= Page text =
▽

# Leopold Kozeluch



## John Kiunke (Mar 25, 2016)

Probably the most underrated composer in my opinion. He and Haydn were the most popular composers in the 1780's and 90's. Any of his Piano Sonatas or Trios are well worth listening to.


----------



## Pugg (Aug 8, 2014)

I do know this one!


----------



## Art Rock (Nov 28, 2009)

I love his clarinet concertos!


----------



## Weird Heather (Aug 24, 2016)

Mozart and Haydn have overshadowed practically everyone else from their time. Fortunately, some performers have branched out and rediscovered some of the music of the numerous other composers who were active at the time. I have, so far, acquired recordings of three of Kozeluch's symphonies and a piano concerto. I find that he stands out from the crowd. His three-movement G Minor symphony is a fine example of Sturm und Drang, certainly worthy of being heard alongside Haydn's and Mozart's forays into this agitated style.


----------



## KenOC (Mar 7, 2011)

Leopold Kozeluch wasn’t universally liked. Beethoven, for example, spoke poorly of him. He is supposed to have said on Mozart's death: "Of course it's too bad about such a great genius, but it's good for us that he's dead. Because if he had lived longer, really the world would not have given a single piece of bread for our compositions."


----------



## psfrankel (Nov 5, 2016)

I'm sure I've heard his music on one of the classical stations I listen to. And I'm equally sure I assumed I was listening to Haydn or Mozart. Thanks for enlightening me! I just love discovering "the lesser knowns." It feels like I just made a great new friend. I'm especially eager to hear his G Minor Symphony mentioned by Weird Heather, above, because I love G Minor anything, or so it seems.

△

= Data records =
▽

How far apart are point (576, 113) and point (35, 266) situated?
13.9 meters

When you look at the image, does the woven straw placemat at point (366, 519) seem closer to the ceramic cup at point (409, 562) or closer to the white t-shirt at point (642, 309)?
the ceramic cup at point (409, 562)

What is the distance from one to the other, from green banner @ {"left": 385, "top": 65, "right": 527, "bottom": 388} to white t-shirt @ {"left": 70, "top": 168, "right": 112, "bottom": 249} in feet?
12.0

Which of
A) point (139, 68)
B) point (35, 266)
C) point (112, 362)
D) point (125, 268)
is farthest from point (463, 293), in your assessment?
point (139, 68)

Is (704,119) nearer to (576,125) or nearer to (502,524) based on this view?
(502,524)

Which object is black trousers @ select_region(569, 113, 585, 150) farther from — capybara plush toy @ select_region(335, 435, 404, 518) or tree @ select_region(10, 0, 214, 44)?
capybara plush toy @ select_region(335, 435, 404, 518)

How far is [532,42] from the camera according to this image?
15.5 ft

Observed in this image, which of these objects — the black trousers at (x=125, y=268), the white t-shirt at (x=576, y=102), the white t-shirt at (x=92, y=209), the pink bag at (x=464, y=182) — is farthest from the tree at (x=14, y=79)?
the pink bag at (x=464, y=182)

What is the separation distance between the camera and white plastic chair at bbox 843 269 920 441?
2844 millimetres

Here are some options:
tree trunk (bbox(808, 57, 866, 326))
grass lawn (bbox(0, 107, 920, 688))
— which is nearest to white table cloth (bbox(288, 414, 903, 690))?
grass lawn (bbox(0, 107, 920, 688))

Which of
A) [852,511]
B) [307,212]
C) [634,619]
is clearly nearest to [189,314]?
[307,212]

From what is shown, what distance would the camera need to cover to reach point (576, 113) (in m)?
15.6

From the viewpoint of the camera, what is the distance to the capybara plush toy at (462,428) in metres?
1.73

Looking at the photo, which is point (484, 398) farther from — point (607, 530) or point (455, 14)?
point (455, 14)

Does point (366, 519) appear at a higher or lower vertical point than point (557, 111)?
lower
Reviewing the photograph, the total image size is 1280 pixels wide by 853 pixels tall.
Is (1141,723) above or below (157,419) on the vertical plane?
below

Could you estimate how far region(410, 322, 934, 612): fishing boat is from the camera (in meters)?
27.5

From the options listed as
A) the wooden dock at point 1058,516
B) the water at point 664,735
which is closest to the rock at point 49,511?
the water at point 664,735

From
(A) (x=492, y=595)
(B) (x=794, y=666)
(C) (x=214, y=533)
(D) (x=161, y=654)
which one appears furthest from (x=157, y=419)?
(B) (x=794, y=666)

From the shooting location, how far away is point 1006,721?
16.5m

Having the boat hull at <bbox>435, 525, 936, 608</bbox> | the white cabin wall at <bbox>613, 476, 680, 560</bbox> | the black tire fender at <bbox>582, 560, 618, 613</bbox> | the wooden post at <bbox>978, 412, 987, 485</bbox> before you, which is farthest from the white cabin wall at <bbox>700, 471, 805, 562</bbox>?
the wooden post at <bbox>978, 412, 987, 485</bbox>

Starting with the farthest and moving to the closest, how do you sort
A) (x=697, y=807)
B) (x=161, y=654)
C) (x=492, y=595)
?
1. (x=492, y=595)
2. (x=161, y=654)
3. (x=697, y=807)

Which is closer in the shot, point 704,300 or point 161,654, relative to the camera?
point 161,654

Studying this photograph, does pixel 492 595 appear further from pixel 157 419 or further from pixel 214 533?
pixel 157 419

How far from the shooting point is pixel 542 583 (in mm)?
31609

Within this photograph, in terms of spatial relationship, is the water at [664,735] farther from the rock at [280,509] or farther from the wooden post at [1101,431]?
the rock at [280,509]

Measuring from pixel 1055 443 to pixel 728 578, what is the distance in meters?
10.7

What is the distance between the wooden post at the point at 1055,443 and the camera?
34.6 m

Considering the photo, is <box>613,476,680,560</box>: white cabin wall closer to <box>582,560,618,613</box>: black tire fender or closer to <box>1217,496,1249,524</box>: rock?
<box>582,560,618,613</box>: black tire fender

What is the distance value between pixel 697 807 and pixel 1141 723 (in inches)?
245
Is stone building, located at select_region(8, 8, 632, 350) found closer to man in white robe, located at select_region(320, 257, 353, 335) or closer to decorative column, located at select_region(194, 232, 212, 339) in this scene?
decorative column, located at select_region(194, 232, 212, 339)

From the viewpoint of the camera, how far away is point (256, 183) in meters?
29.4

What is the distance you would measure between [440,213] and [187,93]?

△

= Aim =
Reproduce word for word the stretch of the Kozeluch thread from "Probably the most" through "worth listening to.". The entries stand apart from the Kozeluch thread and are material of their own.

= Exercise solution =
Probably the most underrated composer in my opinion. He and Haydn were the most popular composers in the 1780's and 90's. Any of his Piano Sonatas or Trios are well worth listening to.